EXTRACT:
────────────────────────────────────────

If you're looking to remove wax from your ears, I use this:
http://www.ototekloop.com/index.html

It's quite safe and very effective. I pull out big blobs of wax out of my ears, and the nice thing is I don't have to use water or anything. I can't stand wet ears.


----------



## nursingmom (Nov 24, 2001)

funny thing. My mom went to a salon to get ear candling to see if it'll help with her hearing... but it didn't. My sister has a Doctor of Audiology and I think she told me that the ear candling is doesn't work. I'm surprise that it works for you. Do you do it yourself or do you go somewhere to get it done?

Koreans removes ear wax by using a tiny ear wax spoon made of bamboo. I use it on myself all the time and it feels really good. My ear canal gets totally cleaned! One of my son loves it! He wants me to clean his ear wax all the time! And I noticed that when I use it on my baby, she calms down.

It's not recommeded to use the ear wax spoon because you can accidently poke your ear drum. So, what I'm doing is probably not a good thing. However, Koreans have been removing ear wax on themselves and children for centuries using this ear wax spoon. You just have to have a very steady hand and make sure your children don't move.

────────────────────────────────────────

PROVIDED RECORDS:
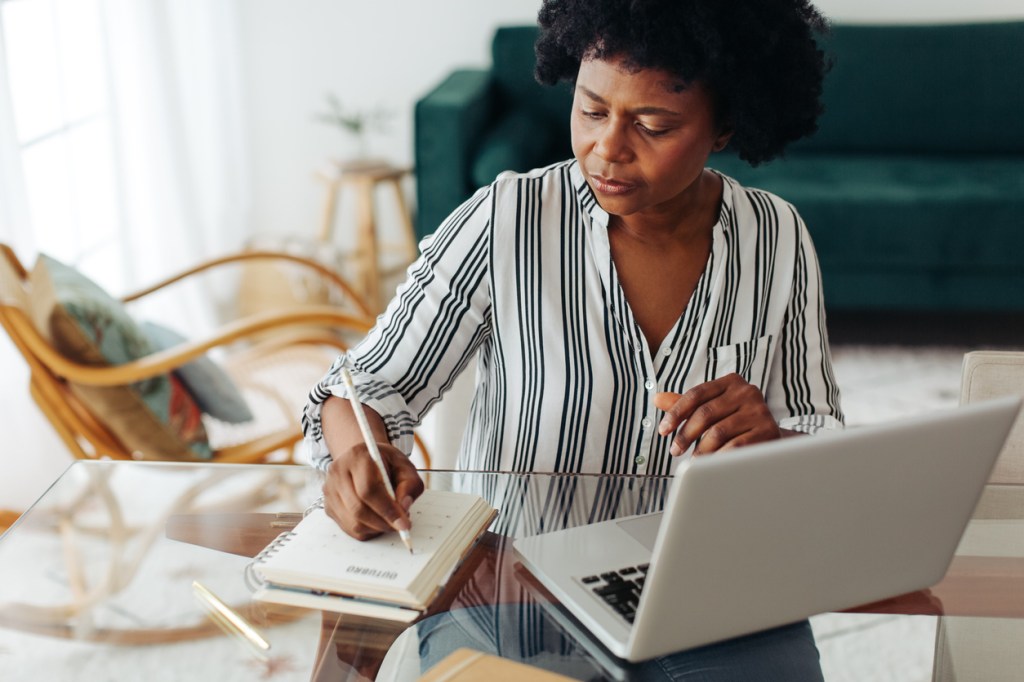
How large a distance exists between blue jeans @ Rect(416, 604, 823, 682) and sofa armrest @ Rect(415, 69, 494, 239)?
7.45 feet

────────────────────────────────────────

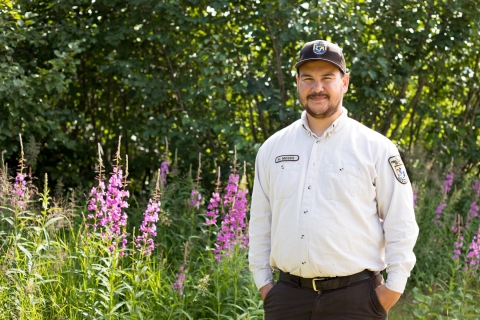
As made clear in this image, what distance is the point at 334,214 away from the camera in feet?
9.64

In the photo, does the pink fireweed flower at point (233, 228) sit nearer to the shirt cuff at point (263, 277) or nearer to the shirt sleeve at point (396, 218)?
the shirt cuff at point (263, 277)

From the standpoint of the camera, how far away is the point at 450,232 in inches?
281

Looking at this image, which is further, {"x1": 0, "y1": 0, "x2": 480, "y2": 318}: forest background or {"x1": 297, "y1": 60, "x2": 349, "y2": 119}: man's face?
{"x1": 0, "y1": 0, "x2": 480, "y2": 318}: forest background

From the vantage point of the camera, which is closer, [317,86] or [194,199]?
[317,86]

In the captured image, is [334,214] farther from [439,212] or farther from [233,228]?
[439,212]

────────────────────────────────────────

WORK INSTRUCTION 1:
Decide whether each statement below agrees with the ear wax thread. Answer yes or no for each, and quote the words from the thread that decide it.
(a) The first poster needs water to use the tool they recommend.
(b) Ear candling helped nursingmom's mother with her hearing.
(c) nursingmom says her baby calms down when the ear wax spoon is used on her.
WORK INSTRUCTION 2:
Go on with the ear wax thread from where it stops.

OUTPUT 1:
(a) No: "I don't have to use water or anything."
(b) No: "to see if it'll help with her hearing... but it didn't."
(c) Yes: "when I use it on my baby, she calms down."

OUTPUT 2:
You can find the ear wax spoon in any Korean grocery store.

Looks like this: http://www.koamart.com/shop/26-2245-...emover_set.asp


----------



## lwuertz (Apr 22, 2008)

I buy the candles and do it myself.

Kinda gross, but I always open them up and see what they pulled out and it does get a lot of stuff.

I went ahead and did one in each ear after I got some OKs that it was safe here. Sometimes just one in each ear doesn't do the trick and I have to do two, but most of the time one is enough.

It really does help my ears to feel so much better. Most people think it's weird, but it works for me.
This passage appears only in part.